“Our support, love and sympathies are with Charlie, his closest friends and his family. The sit-in at Cambridge University in Winter last year was part of a wave of dissent and action by a generation of students and their supporters across the UK; we are proud that Charlie was there, that he brought his humour, energy and enthusiasm to that period of our lives”
ON THE INCARCERATION OF CHARLIE GILMOUR
THERE IS A TRADITION of protesters being imprisoned. It is not a tradition anyone would want to be a part of. The state, reveling in its supposed duty to protect and punish, uses some of its foulest tools to silence dissent, bring fear to the streets and curb any effective protest. Charlie Gilmour is the latest victim of this strategy.
Integrated into a machine which produces only fear, our support, love and sympathies are with Charlie, his closest friends and his family. The sit-in at Cambridge University in Winter last year was part of a wave of dissent and action by a generation of students and their supporters across the UK; we are proud that Charlie was there, that he brought his humour, energy and enthusiasm to that period of our lives.
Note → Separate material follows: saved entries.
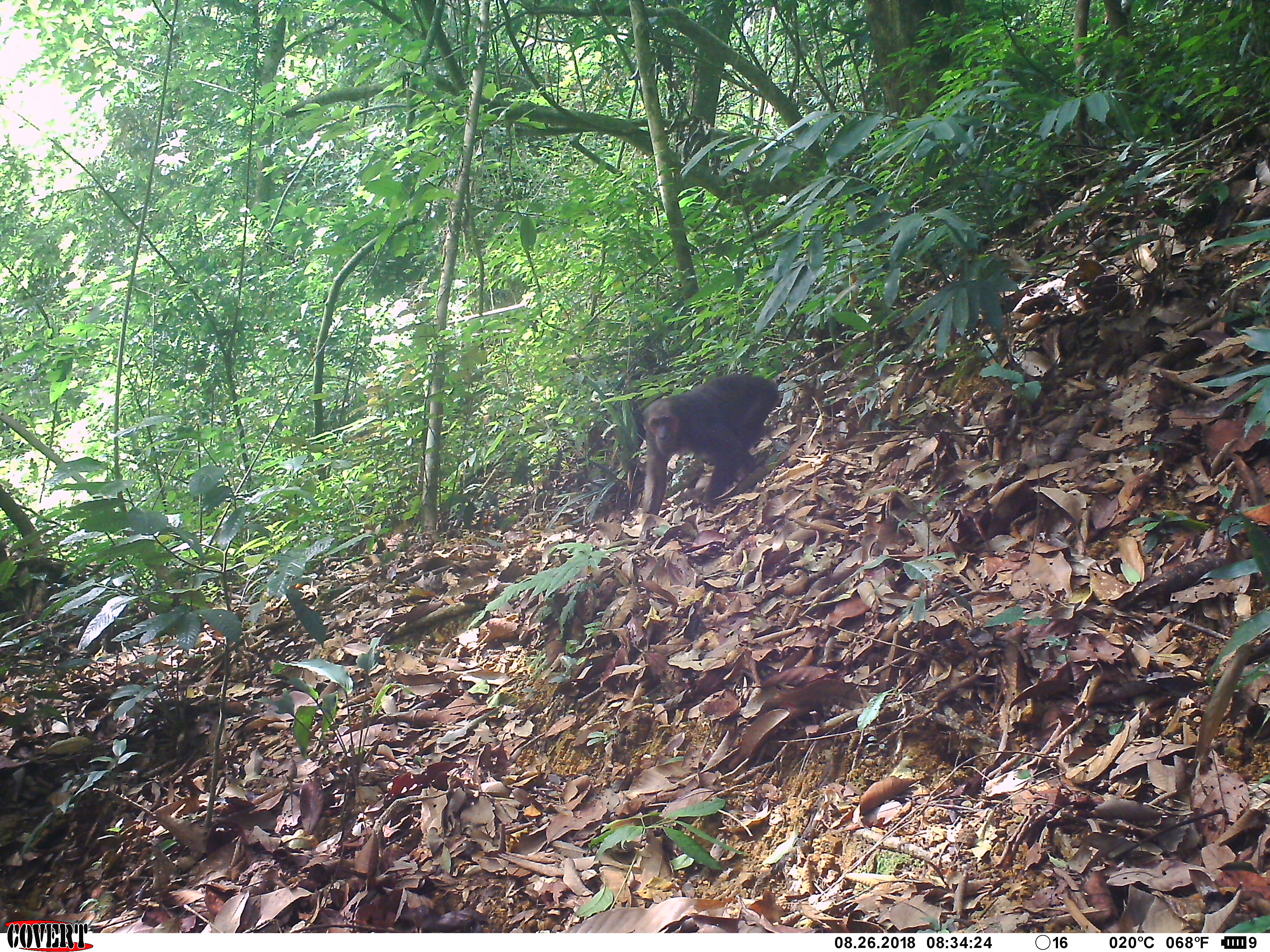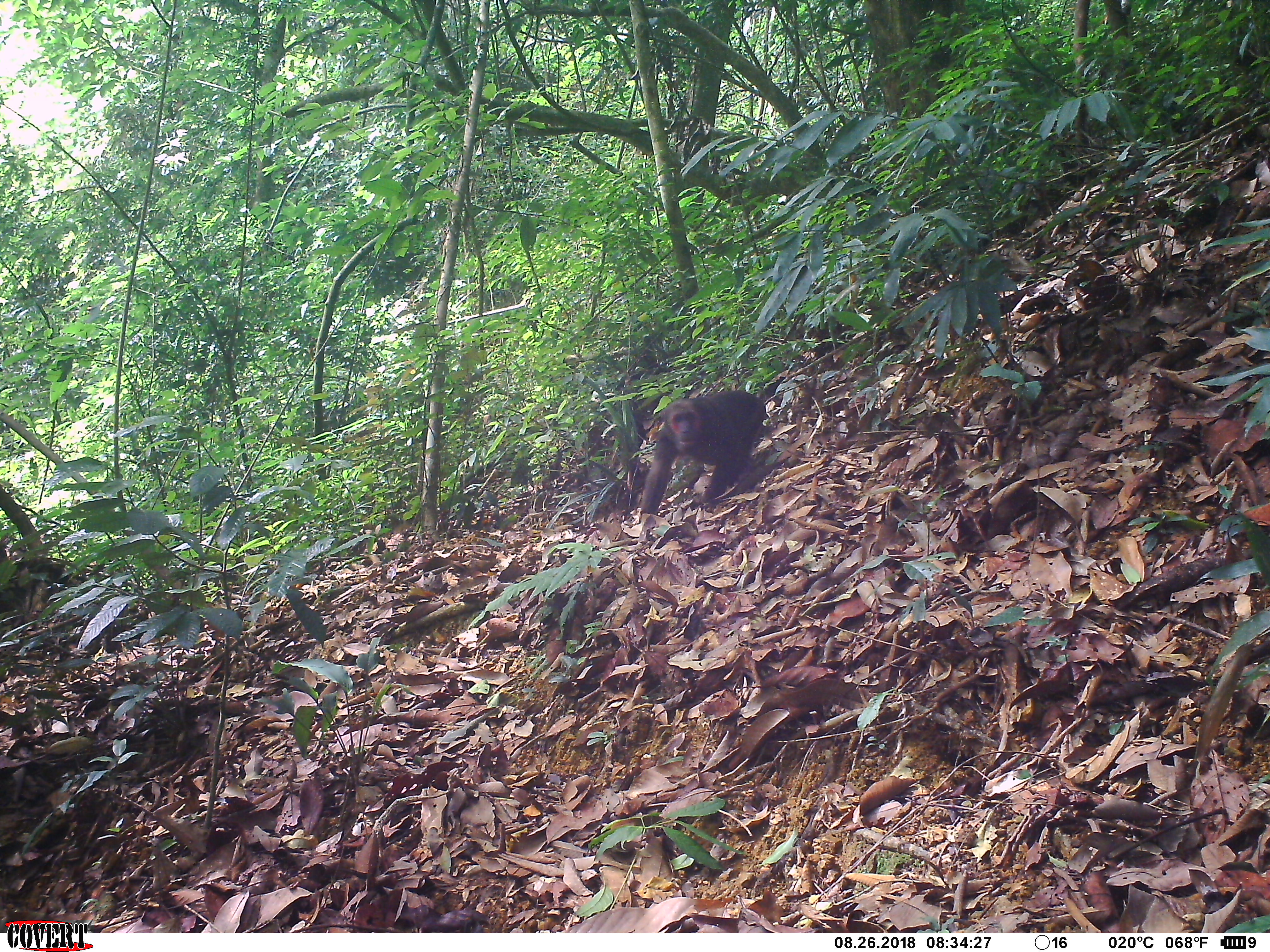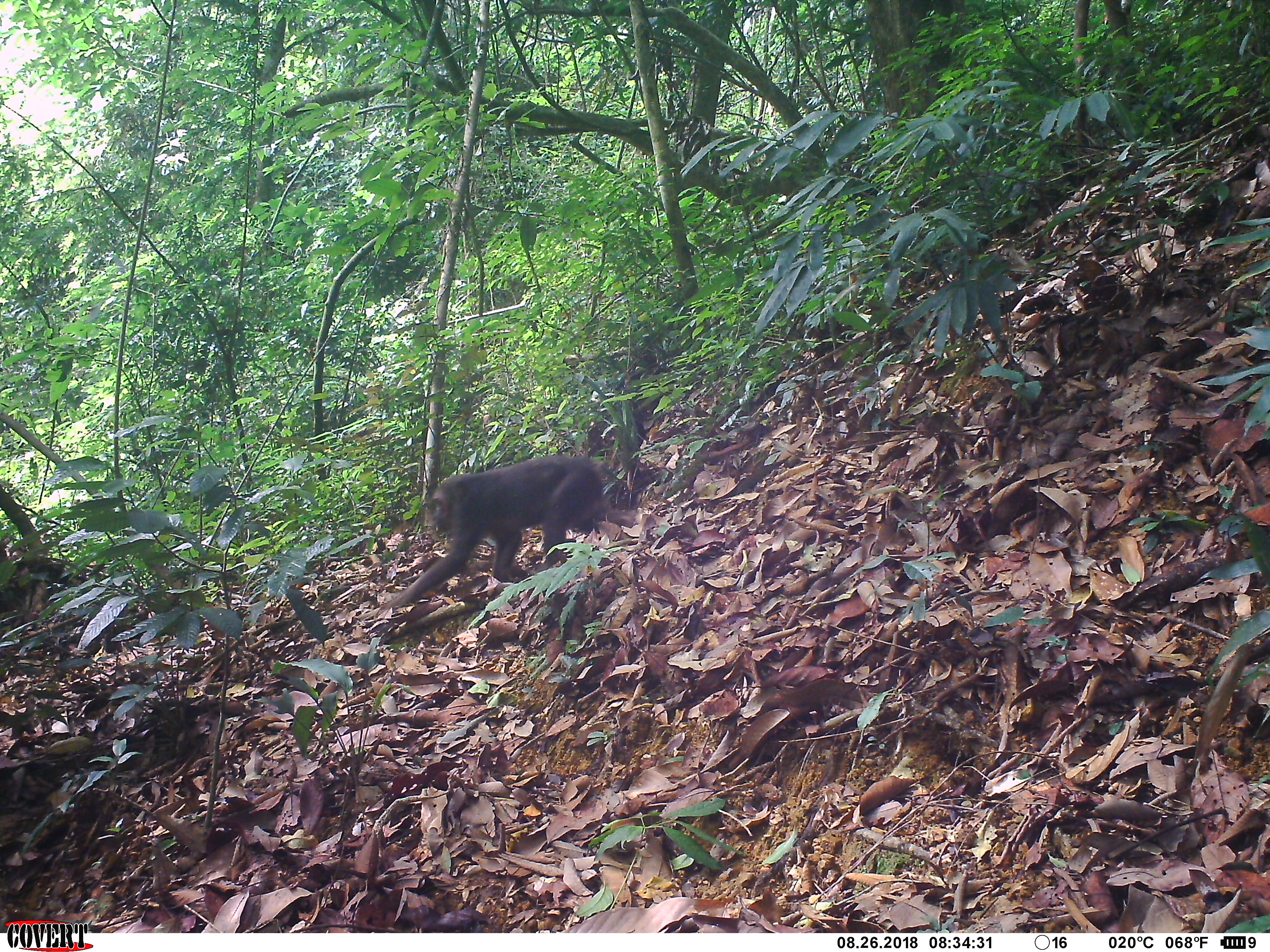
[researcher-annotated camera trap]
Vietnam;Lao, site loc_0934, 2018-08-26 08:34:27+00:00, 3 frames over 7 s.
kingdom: Animalia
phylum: Chordata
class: Mammalia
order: Primates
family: Cercopithecidae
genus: Macaca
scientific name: Macaca arctoides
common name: stump-tailed macaque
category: stump tailed macaque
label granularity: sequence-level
The last ten months have been a political awakening for many, and an awakening for even our most reactionary institutions that movements from below can be powerful and bring them to account. To do this, we have relied on a vast range of tactics: legal challenges, media campaigns, sit-ins, blockades, occupations, street protests. We know that we are dependent on scores of previous political acts and traditions, and also that we have so very far to go in order to achieve any of our disparate goals. Nevertheless, we are proud of what we have accomplished in such a short period of time, and of all the acts we have committed together.
In response, the government, the police and the judiciary have collaborated in a patent act of political policing. Twelve months for throwing a placard stick; 16 months for chucking a bin, acts in which no one was hurt, in which no one has even claimed to have been hurt. This is all not new: 2 years for throwing plastic bottles handed down to Gaza protesters in 2009; antifascists from Bradford given 2001 – we all have our own stories. But the sentencing here is especially harsh. The Garden House protesters, the last student backlash in Cambridge, received sentences of substantially less time. The current government seems set on reigning the harshest austerity plans in living memory, a level of austerity policing to match.
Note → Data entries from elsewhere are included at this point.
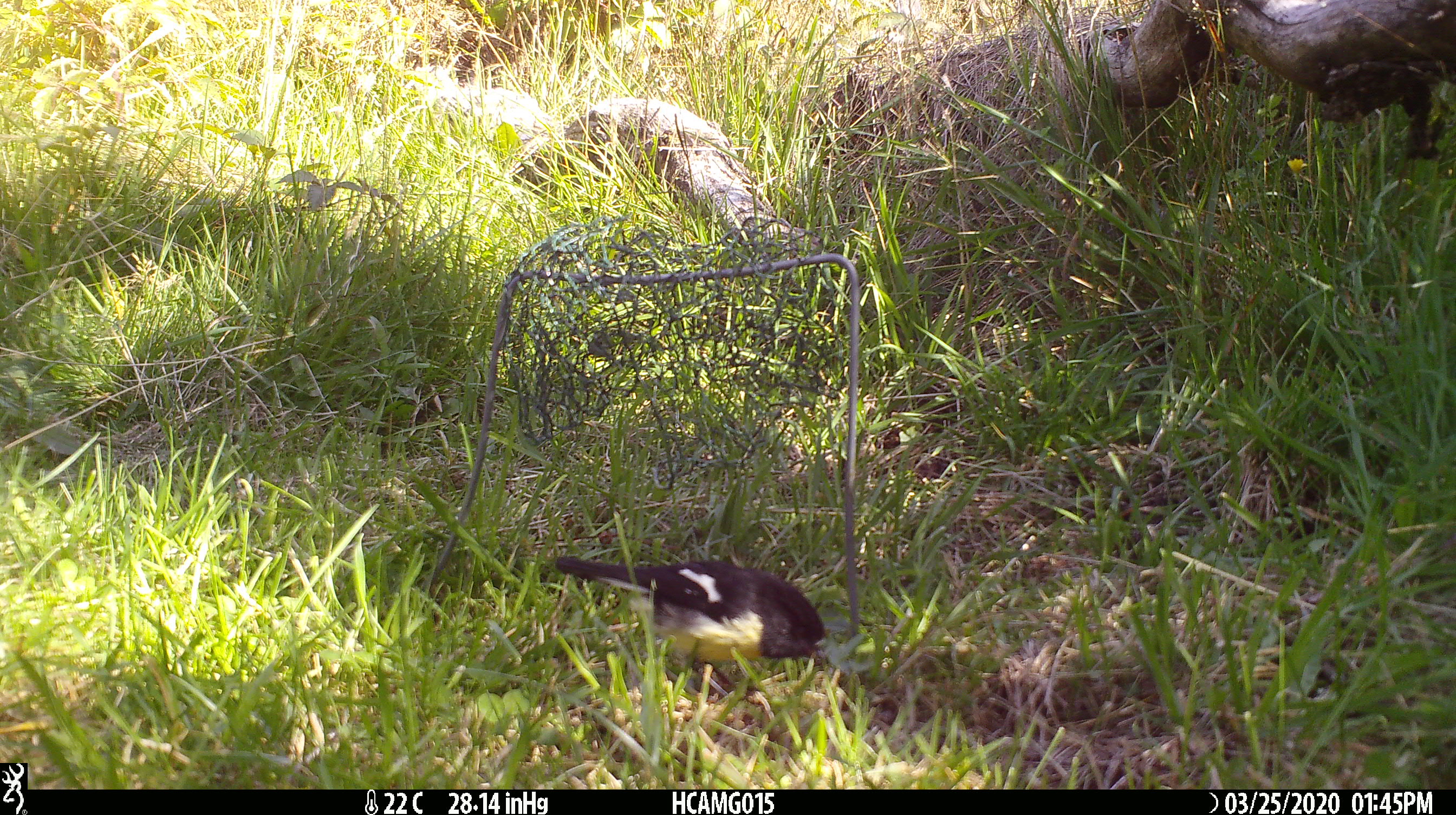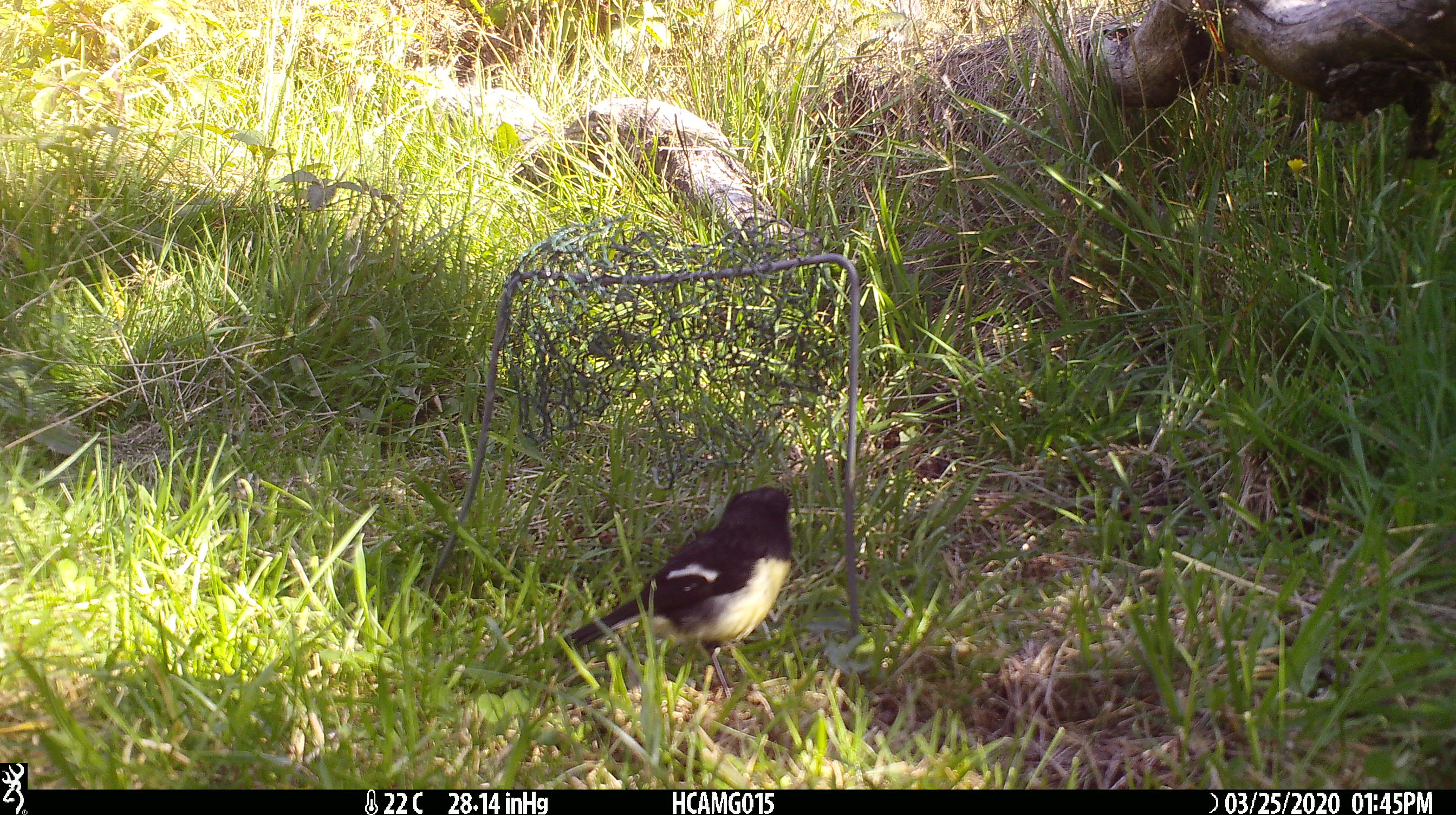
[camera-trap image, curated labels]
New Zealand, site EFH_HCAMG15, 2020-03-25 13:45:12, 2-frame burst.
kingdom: Animalia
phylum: Chordata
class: Aves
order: Passeriformes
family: Petroicidae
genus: Petroica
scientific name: Petroica macrocephala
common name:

We recognise that the incarceration of these young people is an act of political imprisonment and that with these actions, the state displays the hollow tokenism of the ‘right to peaceful protest’. For these reasons we hope that Charlie, Frankie, Edward, all those already imprisoned today and those others who will also be taken from us for the time being, find each other in their incarceration, and that they will accept our support and love over the coming years.